Materiał, możliwości, korzyść – tak dziś w Unii Europejskiej określa się odpady, coś co jeszcze kilka lat temu było nie do pomyślenia. Choć problem odpadów jest poważnym wyzwaniem z jakim musi zmierzyć się współczesna cywilizacja, to może jego rozwiązanie jest bliższe niż wielu się wydaje.

W Europie już w latach 70. XX wieku, zaczęto zwracać coraz większą uwagę na ochronę środowiska. Wraz z rozwojem przemysłowym, wzrastającą produkcją i konsumpcją, gwałtownie rosła ilość odpadów i problemy z nimi związane.

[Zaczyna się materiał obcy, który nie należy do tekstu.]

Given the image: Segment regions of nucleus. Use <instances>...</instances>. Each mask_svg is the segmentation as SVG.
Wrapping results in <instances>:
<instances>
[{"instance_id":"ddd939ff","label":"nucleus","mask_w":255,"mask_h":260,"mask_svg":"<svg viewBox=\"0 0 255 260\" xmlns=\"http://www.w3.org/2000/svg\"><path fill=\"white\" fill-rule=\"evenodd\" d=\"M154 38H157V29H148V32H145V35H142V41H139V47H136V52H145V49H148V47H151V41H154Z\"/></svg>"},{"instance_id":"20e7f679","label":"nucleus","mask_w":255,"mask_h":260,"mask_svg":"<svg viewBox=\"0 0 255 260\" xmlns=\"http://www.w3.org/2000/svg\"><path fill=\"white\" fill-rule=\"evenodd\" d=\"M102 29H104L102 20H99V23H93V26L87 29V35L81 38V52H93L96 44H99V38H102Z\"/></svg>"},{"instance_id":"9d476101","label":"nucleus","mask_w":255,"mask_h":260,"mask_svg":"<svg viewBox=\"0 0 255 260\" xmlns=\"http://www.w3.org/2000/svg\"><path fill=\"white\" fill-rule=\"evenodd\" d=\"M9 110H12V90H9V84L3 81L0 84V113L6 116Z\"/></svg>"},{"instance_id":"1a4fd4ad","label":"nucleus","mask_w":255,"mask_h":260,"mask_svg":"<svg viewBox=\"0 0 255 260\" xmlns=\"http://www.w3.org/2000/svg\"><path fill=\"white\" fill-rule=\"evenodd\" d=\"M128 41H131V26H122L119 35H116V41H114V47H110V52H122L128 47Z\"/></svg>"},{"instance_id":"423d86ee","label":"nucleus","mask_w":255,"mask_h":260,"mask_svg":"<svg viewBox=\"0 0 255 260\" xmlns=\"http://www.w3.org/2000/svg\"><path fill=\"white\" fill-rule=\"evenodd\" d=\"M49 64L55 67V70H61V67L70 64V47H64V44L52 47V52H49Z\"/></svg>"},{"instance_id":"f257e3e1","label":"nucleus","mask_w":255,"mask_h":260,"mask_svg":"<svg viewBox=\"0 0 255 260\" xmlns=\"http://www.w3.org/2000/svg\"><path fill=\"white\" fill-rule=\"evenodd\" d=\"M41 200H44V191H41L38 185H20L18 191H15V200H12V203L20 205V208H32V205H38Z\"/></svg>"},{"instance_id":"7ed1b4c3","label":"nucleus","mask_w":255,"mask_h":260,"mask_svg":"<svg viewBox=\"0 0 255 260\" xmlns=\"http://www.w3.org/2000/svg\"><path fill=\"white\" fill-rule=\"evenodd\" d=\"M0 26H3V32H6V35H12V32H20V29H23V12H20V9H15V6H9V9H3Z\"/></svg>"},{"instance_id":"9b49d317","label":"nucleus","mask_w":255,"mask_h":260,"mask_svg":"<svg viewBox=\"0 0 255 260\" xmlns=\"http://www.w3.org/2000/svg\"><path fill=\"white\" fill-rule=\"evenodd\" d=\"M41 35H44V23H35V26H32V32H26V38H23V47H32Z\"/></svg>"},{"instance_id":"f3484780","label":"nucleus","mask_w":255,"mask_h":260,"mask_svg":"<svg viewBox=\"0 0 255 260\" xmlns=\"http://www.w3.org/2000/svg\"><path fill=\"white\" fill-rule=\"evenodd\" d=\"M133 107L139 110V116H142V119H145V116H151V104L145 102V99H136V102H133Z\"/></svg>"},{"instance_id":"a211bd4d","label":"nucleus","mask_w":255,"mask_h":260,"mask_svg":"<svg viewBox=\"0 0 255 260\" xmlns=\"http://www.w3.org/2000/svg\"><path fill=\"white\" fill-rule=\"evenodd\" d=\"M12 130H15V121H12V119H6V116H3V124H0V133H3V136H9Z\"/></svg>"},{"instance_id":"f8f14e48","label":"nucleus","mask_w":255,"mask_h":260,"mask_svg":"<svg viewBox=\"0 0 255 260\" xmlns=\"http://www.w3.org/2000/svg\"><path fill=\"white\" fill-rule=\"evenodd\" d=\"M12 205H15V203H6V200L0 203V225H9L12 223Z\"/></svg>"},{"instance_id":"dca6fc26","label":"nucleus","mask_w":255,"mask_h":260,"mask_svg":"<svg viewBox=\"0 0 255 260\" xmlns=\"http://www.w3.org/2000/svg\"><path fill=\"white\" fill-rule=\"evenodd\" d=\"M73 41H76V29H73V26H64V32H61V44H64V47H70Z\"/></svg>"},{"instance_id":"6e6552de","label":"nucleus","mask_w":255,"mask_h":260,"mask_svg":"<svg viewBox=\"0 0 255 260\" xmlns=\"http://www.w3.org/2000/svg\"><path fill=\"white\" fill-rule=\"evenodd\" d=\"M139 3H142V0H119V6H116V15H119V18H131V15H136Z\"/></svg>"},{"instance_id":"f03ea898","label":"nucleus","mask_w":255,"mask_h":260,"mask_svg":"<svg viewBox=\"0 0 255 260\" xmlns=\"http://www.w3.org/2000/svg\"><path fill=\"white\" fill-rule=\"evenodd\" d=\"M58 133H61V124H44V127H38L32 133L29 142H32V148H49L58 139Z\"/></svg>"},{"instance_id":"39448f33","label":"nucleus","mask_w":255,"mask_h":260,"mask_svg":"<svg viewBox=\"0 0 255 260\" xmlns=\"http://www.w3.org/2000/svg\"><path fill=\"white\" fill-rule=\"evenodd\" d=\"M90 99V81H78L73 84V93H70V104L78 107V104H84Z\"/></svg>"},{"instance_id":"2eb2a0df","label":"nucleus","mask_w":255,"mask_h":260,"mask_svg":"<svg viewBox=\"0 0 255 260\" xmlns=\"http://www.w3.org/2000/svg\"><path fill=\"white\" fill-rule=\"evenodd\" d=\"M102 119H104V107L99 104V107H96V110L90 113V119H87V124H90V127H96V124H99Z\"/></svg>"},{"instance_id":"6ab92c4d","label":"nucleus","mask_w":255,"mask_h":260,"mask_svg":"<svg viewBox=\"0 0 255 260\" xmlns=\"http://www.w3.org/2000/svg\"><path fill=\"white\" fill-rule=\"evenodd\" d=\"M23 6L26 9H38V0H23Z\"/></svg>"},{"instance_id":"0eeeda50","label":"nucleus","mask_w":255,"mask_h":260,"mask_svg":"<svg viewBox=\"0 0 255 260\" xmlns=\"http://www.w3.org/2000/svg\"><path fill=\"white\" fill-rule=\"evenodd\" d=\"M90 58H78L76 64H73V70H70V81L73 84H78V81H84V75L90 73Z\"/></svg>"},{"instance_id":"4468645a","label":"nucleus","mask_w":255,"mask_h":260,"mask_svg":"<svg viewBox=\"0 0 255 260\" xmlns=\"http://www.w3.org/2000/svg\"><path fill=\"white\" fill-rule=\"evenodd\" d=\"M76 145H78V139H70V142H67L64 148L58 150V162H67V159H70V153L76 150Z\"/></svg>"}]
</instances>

Zapewnienie bezpieczeństwa, zdrowia i życia ludzi wymusiło pierwsze ustawy regulujące pozbywania się odpadów niebezpiecznych i ich recyklingu. Gospodarowanie odpadami niebezpiecznymi, bateriami, zużytym sprzętem elektrycznym i elektronicznym, odpadami opakowaniowymi, komunalnymi i pojazdami stało się częścią polityki UE. Stopniowo zwiększano także wymagania dotyczące recyklingu. Efektem tego jest wzrost odzysku odpadów opakowaniowych z 67 proc. w 2005 r. do 79 proc. w 2013 r., czy wzrost recyklingu odpadów komunalnych z 25 proc. w 2000 r. do 43 proc. w 2014 r. (wg Eurostat).

Jednak najważniejsza zmiana dokonała się w ciągu ostatnich lat i jest to zmiana sposobu postrzegania odpadów. Zaczęto określać je, nie jako źródło problemów, a jako materiał, z którego można ponownie wytwarzać produkty. I ta świadomość, że odpady mogą być źródłem korzyści wciąż rośnie wśród przedsiębiorstw. Jest to ważny krok do stworzenia gospodarki o obiegu zamkniętym – w której nie ma odpadów, wszystko wykorzystywane jest ponownie. Czy dojdziemy do ideału? Prawdopodobnie będzie to trudne, ale osiągnięcie zaproponowanych przez Komisję Europejską, 75% poziomu recyklingu odpadów opakowaniowych i 65% komunalnych oraz ograniczenie składowanie odpadów do najwyżej 10% w 2030 r. będzie już ogromnym sukcesem.